Top of Given records
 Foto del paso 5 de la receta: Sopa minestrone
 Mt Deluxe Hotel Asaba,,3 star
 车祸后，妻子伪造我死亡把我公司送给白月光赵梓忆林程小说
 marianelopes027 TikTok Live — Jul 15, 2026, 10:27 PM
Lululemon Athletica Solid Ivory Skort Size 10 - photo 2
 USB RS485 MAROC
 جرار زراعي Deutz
Bottom of Given records
Top of Given records
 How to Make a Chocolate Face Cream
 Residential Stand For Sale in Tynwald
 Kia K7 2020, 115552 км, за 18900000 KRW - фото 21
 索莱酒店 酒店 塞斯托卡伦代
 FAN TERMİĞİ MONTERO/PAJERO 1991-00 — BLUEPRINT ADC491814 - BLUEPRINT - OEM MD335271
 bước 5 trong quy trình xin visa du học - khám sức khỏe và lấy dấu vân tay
Bottom of Given records
_Directions:_
Filter the entries above and copy out every line that contains the string "Tynwald".

_Answer:_
 Residential Stand For Sale in Tynwald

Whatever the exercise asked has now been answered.